What you have to do ▸
Each line should be copied exactly.

Provided data ▸

··········

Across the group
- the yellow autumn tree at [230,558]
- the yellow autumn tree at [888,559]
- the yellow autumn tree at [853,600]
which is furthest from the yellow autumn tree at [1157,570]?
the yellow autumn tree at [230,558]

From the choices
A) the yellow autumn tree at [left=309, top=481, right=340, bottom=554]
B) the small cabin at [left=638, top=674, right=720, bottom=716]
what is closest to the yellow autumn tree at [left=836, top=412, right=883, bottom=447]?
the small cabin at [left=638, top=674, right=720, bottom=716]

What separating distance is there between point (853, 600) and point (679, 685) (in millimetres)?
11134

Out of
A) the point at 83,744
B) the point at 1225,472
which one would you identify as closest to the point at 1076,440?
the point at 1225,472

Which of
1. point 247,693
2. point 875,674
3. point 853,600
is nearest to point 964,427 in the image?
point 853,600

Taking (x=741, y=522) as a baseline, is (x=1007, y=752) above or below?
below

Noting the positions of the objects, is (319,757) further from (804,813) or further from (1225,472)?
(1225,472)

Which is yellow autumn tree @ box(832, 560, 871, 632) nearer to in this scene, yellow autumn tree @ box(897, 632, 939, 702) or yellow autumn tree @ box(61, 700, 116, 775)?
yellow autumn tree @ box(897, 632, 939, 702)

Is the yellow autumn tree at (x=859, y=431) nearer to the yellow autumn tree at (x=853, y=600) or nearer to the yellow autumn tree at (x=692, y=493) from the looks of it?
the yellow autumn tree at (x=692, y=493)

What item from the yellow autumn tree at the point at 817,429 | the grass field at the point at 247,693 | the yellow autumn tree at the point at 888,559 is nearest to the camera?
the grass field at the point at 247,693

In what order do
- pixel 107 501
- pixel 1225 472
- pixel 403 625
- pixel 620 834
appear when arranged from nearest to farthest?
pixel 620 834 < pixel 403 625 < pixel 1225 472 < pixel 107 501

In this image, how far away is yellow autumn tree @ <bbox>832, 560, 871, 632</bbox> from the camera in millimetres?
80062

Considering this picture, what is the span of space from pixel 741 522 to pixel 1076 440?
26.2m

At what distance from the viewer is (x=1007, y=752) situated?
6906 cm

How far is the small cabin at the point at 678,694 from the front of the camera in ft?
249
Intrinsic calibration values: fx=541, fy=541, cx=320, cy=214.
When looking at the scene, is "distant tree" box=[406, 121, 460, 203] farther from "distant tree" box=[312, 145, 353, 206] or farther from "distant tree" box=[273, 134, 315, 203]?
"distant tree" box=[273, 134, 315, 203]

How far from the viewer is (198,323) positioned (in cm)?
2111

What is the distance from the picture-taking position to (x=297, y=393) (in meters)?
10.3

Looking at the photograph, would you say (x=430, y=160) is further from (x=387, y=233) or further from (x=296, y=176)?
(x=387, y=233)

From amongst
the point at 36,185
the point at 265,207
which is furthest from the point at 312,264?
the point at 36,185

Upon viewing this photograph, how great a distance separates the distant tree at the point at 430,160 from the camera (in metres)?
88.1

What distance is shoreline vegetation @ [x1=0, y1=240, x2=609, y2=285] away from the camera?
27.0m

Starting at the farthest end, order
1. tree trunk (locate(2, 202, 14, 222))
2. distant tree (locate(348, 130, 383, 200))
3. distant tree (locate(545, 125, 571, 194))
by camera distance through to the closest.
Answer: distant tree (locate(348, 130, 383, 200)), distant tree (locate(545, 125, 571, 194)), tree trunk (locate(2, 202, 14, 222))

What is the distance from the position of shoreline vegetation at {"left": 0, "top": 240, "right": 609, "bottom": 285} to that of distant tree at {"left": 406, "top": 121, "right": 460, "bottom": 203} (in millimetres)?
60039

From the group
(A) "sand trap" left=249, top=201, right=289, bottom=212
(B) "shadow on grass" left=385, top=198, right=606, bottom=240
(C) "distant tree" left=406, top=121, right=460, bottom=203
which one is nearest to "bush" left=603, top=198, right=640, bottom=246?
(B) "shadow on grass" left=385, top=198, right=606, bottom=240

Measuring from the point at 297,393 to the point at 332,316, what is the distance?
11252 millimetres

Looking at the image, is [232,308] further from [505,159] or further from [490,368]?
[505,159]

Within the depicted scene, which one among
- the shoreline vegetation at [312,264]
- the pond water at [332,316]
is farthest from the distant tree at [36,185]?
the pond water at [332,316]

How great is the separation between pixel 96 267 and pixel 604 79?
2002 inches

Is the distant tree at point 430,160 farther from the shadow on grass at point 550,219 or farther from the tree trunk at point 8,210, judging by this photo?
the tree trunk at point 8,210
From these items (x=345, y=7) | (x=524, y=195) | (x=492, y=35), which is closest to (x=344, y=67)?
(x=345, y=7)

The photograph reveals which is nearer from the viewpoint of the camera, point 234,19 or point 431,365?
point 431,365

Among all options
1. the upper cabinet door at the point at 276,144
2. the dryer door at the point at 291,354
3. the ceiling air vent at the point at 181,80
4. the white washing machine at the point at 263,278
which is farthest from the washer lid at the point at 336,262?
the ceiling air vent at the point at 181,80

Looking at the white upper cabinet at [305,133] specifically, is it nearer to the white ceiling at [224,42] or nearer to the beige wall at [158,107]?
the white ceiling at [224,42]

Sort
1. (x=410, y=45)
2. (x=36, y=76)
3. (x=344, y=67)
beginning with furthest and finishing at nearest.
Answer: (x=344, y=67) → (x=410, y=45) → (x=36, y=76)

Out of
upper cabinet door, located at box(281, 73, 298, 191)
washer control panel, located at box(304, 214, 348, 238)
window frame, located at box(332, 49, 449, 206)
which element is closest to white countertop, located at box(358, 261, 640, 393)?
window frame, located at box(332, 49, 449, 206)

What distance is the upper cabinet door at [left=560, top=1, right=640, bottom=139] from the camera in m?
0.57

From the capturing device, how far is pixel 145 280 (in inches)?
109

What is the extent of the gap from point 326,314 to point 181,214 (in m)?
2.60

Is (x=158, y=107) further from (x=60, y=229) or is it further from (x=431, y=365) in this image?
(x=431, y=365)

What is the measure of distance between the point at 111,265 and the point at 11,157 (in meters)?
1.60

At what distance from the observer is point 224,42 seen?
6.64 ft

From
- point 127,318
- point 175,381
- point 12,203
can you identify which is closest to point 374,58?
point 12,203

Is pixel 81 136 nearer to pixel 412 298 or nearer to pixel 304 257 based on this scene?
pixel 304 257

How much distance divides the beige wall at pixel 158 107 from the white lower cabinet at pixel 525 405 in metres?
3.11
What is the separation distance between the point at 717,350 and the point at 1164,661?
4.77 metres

··········

Solution to the exercise ▸
Across the group
- the yellow autumn tree at [230,558]
- the yellow autumn tree at [888,559]
- the yellow autumn tree at [853,600]
which is furthest from the yellow autumn tree at [1157,570]?
the yellow autumn tree at [230,558]

From the choices
A) the yellow autumn tree at [left=309, top=481, right=340, bottom=554]
B) the small cabin at [left=638, top=674, right=720, bottom=716]
what is closest to the yellow autumn tree at [left=836, top=412, right=883, bottom=447]?
the small cabin at [left=638, top=674, right=720, bottom=716]

What separating distance is there between point (853, 600) and point (679, 685) (in millimetres)?
11134

Out of
A) the point at 83,744
B) the point at 1225,472
which one would you identify as closest to the point at 1076,440?
the point at 1225,472

Which of
1. point 247,693
2. point 875,674
3. point 853,600
is nearest to point 964,427 in the image?
point 853,600

Taking (x=741, y=522) as a baseline, is (x=1007, y=752) above or below?
below

Noting the positions of the objects, is (319,757) further from (804,813) or further from (1225,472)?
(1225,472)

Which is yellow autumn tree @ box(832, 560, 871, 632) nearer to in this scene, yellow autumn tree @ box(897, 632, 939, 702) or yellow autumn tree @ box(61, 700, 116, 775)?
yellow autumn tree @ box(897, 632, 939, 702)

Is the yellow autumn tree at (x=859, y=431) nearer to the yellow autumn tree at (x=853, y=600) or nearer to the yellow autumn tree at (x=692, y=493) from the looks of it?
the yellow autumn tree at (x=692, y=493)

What item from the yellow autumn tree at the point at 817,429 | the grass field at the point at 247,693 | the yellow autumn tree at the point at 888,559 is nearest to the camera?
the grass field at the point at 247,693

In what order do
- pixel 107 501
- pixel 1225 472
- pixel 403 625
- pixel 620 834
appear when arranged from nearest to farthest?
pixel 620 834 < pixel 403 625 < pixel 1225 472 < pixel 107 501

In this image, how far away is yellow autumn tree @ <bbox>832, 560, 871, 632</bbox> from the camera in millimetres?
80062

Considering this picture, what is the span of space from pixel 741 522 to pixel 1076 440?
26.2m

At what distance from the viewer is (x=1007, y=752) situated?
6906 cm

How far is the small cabin at the point at 678,694 from the front of the camera in ft?
249
Intrinsic calibration values: fx=541, fy=541, cx=320, cy=214.
When looking at the scene, is "distant tree" box=[406, 121, 460, 203] farther from "distant tree" box=[312, 145, 353, 206] or farther from "distant tree" box=[273, 134, 315, 203]?
"distant tree" box=[273, 134, 315, 203]

How far from the viewer is (198,323) positioned (in cm)?
2111

What is the distance from the picture-taking position to (x=297, y=393) (in meters)?
10.3

Looking at the photograph, would you say (x=430, y=160) is further from (x=387, y=233) or further from (x=296, y=176)?
(x=387, y=233)

From amongst
the point at 36,185
the point at 265,207
which is furthest from the point at 312,264?
the point at 36,185

Upon viewing this photograph, how great a distance separates the distant tree at the point at 430,160 from the camera (in metres)?
88.1

What distance is shoreline vegetation @ [x1=0, y1=240, x2=609, y2=285] away from the camera?
27.0m

Starting at the farthest end, order
1. tree trunk (locate(2, 202, 14, 222))
2. distant tree (locate(348, 130, 383, 200))
3. distant tree (locate(545, 125, 571, 194))
by camera distance through to the closest.
Answer: distant tree (locate(348, 130, 383, 200)), distant tree (locate(545, 125, 571, 194)), tree trunk (locate(2, 202, 14, 222))

What is the distance from the position of shoreline vegetation at {"left": 0, "top": 240, "right": 609, "bottom": 285} to that of distant tree at {"left": 406, "top": 121, "right": 460, "bottom": 203} (in millimetres)?
60039

From the group
(A) "sand trap" left=249, top=201, right=289, bottom=212
(B) "shadow on grass" left=385, top=198, right=606, bottom=240
(C) "distant tree" left=406, top=121, right=460, bottom=203
which one is nearest to "bush" left=603, top=198, right=640, bottom=246?
(B) "shadow on grass" left=385, top=198, right=606, bottom=240

Measuring from the point at 297,393 to the point at 332,316, what is the distance?
11252 millimetres

Looking at the image, is [232,308] further from [505,159] or further from [490,368]?
[505,159]

Within the depicted scene, which one among
- the shoreline vegetation at [312,264]
- the pond water at [332,316]
is farthest from the distant tree at [36,185]?
the pond water at [332,316]

How great is the separation between pixel 96 267 and pixel 604 79?
2002 inches

Is the distant tree at point 430,160 farther from the shadow on grass at point 550,219 or farther from the tree trunk at point 8,210, judging by this photo?
the tree trunk at point 8,210
From these items (x=345, y=7) | (x=524, y=195) | (x=492, y=35), which is closest to (x=344, y=67)?
(x=345, y=7)

The photograph reveals which is nearer from the viewpoint of the camera, point 234,19 or point 431,365?
point 431,365

Among all options
1. the upper cabinet door at the point at 276,144
2. the dryer door at the point at 291,354
3. the ceiling air vent at the point at 181,80
4. the white washing machine at the point at 263,278
which is farthest from the washer lid at the point at 336,262?
the ceiling air vent at the point at 181,80

Looking at the white upper cabinet at [305,133] specifically, is it nearer to the white ceiling at [224,42] or nearer to the beige wall at [158,107]?
the white ceiling at [224,42]

Sort
1. (x=410, y=45)
2. (x=36, y=76)
3. (x=344, y=67)
beginning with furthest and finishing at nearest.
Answer: (x=344, y=67) → (x=410, y=45) → (x=36, y=76)

Out of
upper cabinet door, located at box(281, 73, 298, 191)
washer control panel, located at box(304, 214, 348, 238)
window frame, located at box(332, 49, 449, 206)
which element is closest to white countertop, located at box(358, 261, 640, 393)?
window frame, located at box(332, 49, 449, 206)

What distance is the upper cabinet door at [left=560, top=1, right=640, bottom=139] from the camera in m?
0.57

From the capturing device, how far is pixel 145 280 (in inches)?
109

What is the extent of the gap from point 326,314 to point 181,214 (in m)?
2.60

Is (x=158, y=107) further from (x=60, y=229) or is it further from (x=431, y=365) in this image?
(x=431, y=365)

What is the measure of distance between the point at 111,265 and the point at 11,157 (in meters)?
1.60

At what distance from the observer is point 224,42 seen?
6.64 ft

From
- point 127,318
- point 175,381
- point 12,203
can you identify which is closest to point 374,58?
point 12,203

Is pixel 81 136 nearer to pixel 412 298 or nearer to pixel 304 257 based on this scene?
pixel 304 257

How much distance divides the beige wall at pixel 158 107 from the white lower cabinet at pixel 525 405 in metres?
3.11
What is the separation distance between the point at 717,350 and the point at 1164,661?
4.77 metres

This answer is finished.